▶ _TEXTO PROPORCIONADO_
________________________

Blas Zambrano 1874-1938 Artículos, relatos y otros escritos

Las noches veraniegas
Nuevos Horizontes, 1923, páginas 138-141

 

Nada tan propicio al optimismo de primera visión como una plácida noche de verano en plena naturaleza. La calma solemne del campo, la serenidad del limpio ambiente, el acompasado y, al parecer, lentísimo girar de las constelaciones diamantinas, la luz suave, el regalado frescor del aire, que anima la sangre y excita la mente, el perfume de las flores, que evoca recuerdos de dulce emoción, la enérgica alegría del incesante estridular del grillo y los confusos rumores, que revelan idilios escondidos, diríase que quieren ocultar la incesante lucha cruelísima que es la vida. El cielo cuajado de estrellas, parece que no ha cubrirse jamás de negros nubarrones devastadores; la luna dice haber iluminado siempre escenas de paz y de amor ¿y cómo pensar que aquellas flores puedan teñirse de sangre y aquellos azulados montes ser pasto de las llamas? Y la suave brisa refigerante, ¿cómo ha de albergar en sus blandas alas ecos de llantos, rumores de tumultos, rastros de maldiciones, de quejidos, de blasfemias...?

Si posáis la vista en el cielo, os sentiréis atraídos hacia arriba e invadirá vuestra alma una atmósfera sutil, en donde hay música sin sonido, perfume no aspirado jamás, delicadas caricias, sin contacto...

Las estrellas semejan seres escrutadores y severos, asomados a la Tierra y a mil tierras para verlo todo, escondidos en el misterio de la lejanía sobre el cual todo puede soñarse; el azul del cielo parece de una profundidad indefinida, toda azul, hasta otro cielo superior de estrellas más amables. Y sentiréis, luego, un horror sublime, el vértigo del abismo infinito, y quedaréis anonadados ante vuestra pequeñez, aunque «sin embargo»...

________________________

▶ _MATERIAL PROPORCIONADO_

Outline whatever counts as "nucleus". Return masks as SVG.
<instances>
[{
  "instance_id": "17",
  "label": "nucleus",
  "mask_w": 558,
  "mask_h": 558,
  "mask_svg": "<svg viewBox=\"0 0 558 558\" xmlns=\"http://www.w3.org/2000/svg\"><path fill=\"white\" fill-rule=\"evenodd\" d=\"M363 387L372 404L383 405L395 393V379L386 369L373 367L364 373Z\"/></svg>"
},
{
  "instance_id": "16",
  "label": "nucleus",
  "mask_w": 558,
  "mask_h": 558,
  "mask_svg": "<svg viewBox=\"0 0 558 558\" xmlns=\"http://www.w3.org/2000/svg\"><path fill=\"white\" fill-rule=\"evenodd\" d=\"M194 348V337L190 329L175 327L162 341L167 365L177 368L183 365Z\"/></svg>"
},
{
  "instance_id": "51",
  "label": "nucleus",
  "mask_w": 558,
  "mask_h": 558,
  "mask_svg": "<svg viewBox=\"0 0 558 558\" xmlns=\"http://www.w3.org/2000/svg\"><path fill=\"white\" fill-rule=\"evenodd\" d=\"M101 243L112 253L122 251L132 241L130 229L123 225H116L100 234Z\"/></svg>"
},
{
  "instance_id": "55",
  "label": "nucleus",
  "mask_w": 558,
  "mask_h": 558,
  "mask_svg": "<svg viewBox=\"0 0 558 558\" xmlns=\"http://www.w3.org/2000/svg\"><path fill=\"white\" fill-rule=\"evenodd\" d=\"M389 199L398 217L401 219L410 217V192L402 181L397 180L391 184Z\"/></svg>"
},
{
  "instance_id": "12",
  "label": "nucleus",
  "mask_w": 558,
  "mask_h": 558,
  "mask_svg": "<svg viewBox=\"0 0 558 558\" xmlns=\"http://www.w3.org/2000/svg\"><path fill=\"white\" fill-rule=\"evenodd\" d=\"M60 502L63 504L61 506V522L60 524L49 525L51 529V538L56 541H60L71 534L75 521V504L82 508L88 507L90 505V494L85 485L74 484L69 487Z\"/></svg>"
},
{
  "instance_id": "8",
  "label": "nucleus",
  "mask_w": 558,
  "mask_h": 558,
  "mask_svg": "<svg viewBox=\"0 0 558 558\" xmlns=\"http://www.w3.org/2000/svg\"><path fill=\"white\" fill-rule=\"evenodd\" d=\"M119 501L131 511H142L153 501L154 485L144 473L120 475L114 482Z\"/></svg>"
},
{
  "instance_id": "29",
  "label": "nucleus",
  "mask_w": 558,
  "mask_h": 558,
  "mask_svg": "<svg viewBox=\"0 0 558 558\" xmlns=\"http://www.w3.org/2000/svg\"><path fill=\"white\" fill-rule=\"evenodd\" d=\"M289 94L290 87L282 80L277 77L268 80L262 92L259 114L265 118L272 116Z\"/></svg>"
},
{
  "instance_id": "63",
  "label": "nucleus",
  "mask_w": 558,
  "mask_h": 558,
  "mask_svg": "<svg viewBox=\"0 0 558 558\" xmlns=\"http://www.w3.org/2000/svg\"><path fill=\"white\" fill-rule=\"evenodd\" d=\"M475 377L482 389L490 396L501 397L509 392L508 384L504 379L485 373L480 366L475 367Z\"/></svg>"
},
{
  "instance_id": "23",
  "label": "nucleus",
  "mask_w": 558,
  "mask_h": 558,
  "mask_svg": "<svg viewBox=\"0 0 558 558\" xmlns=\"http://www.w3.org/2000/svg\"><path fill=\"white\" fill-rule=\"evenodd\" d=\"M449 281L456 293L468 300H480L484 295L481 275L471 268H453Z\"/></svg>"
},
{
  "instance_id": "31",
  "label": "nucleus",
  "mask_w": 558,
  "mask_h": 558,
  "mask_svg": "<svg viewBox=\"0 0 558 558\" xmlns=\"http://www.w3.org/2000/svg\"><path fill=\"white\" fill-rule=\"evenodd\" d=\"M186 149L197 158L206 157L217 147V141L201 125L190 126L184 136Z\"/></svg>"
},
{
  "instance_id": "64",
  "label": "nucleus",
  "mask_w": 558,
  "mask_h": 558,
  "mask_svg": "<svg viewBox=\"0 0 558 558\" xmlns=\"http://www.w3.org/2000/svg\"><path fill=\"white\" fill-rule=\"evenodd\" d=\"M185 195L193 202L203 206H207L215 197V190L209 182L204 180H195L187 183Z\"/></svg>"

________________________

▶ _TAREAS Y EJERCICIOS_
1/ Según el texto sobre las noches veraniegas, ¿qué evoca el perfume de las flores?
2/ Resume en dos oraciones el texto sobre las noches veraniegas.
3/ Cambia el pasaje del texto sobre las noches veraniegas que va desde "Si posáis la" hasta "caricias, sin contacto...", ambos incluidos, poniendo "armonía" en lugar de "música".

▶ _EJERCICIO RESUELTO_
1/ Recuerdos de dulce emoción.

2/ Una plácida noche de verano en plena naturaleza, con su calma, sus constelaciones, su luz suave y el perfume de las flores, es propicia al optimismo y parece querer ocultar la lucha cruelísima que es la vida. Quien posa la vista en el cielo se siente atraído hacia arriba y después siente un horror sublime, el vértigo del abismo infinito, y queda anonadado ante su pequeñez.

3/
Si posáis la vista en el cielo, os sentiréis atraídos hacia arriba e invadirá vuestra alma una atmósfera sutil, en donde hay armonía sin sonido, perfume no aspirado jamás, delicadas caricias, sin contacto...